November 14, 2025

Anthropic commits to a $50B US AI infrastructure push

anthropic commits to a 50b us ai infrastructure push
Photo source: CNBC

Anthropic has launched a plan to spend about $50 billion on U.S. AI infrastructure, beginning with customised data centres in Texas and New York. Built in partnership with Fluidstack, the facilities aim to support fast enterprise growth and long-term research.

Fluidstack provides large-scale GPU clusters through its AI cloud platform for clients including Meta, Midjourney, and Mistral. First locations are slated to be operational in 2026, with around 800 permanent jobs and over 2,000 construction roles expected to accompany the project.

The move heights Anthropic as a major domestic player in physical AI infrastructure amid policy focus on U.S. compute capacity and technological sovereignty. CEO Dario Amodei emphasised that robust infrastructure is essential to realise AI breakthroughs while creating American jobs.

OpenAI is pursuing a parallel expansion, securing long-term commitments valued at over $1.4 trillion with Nvidia, Broadcom, Oracle, and major cloud providers, including Microsoft, Google, and Amazon. This scale has sparked debate over whether the U.S. can deliver such capacity and whether the sector risks a bubble.

Anthropic serves more than 300,000 businesses, with enterprise clients accounting for most revenue. The number of large accounts—those earning more than $100,000 annually—has surged nearly sevenfold in the past year.
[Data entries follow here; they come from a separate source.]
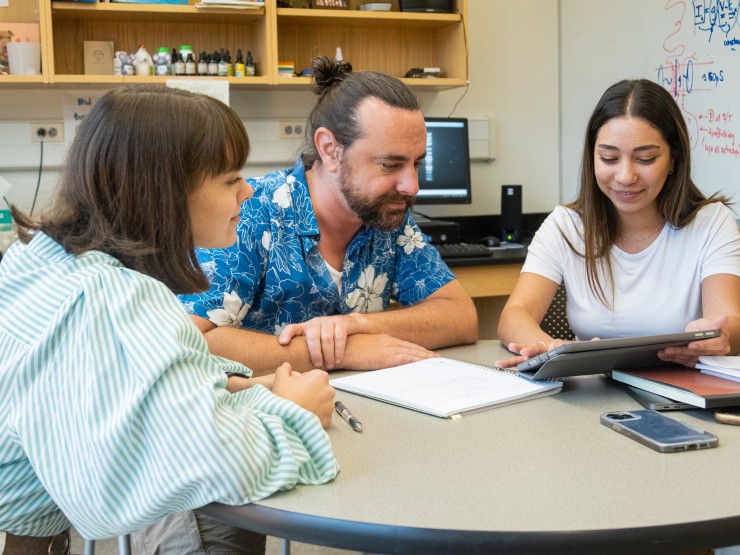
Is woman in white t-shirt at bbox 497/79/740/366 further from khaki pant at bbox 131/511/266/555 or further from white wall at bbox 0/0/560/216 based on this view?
white wall at bbox 0/0/560/216

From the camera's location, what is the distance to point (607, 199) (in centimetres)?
187

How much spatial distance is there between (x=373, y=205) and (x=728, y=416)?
31.7 inches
The Wall Street Journal reports internal projections that Anthropic may break even by 2028, earlier than OpenAI’s forecast.
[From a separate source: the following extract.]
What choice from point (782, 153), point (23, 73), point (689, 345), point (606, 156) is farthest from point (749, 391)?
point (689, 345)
Fluidstack will tailor facilities to specific AI workloads, delivering rapid construction and substantial power. Separately, Amazon has opened an 1,200-acre data-centre campus in Indiana for Anthropic, an $11 billion project already running, while Anthropic has expanded its compute deal with Google by tens of billions of dollars.

Policy debates about AI infrastructure funding continue. OpenAI has urged widening the CHIPS Act tax credit to include AI data centres and grid components, following remarks by its CFO about a potential government backstop for compute deals.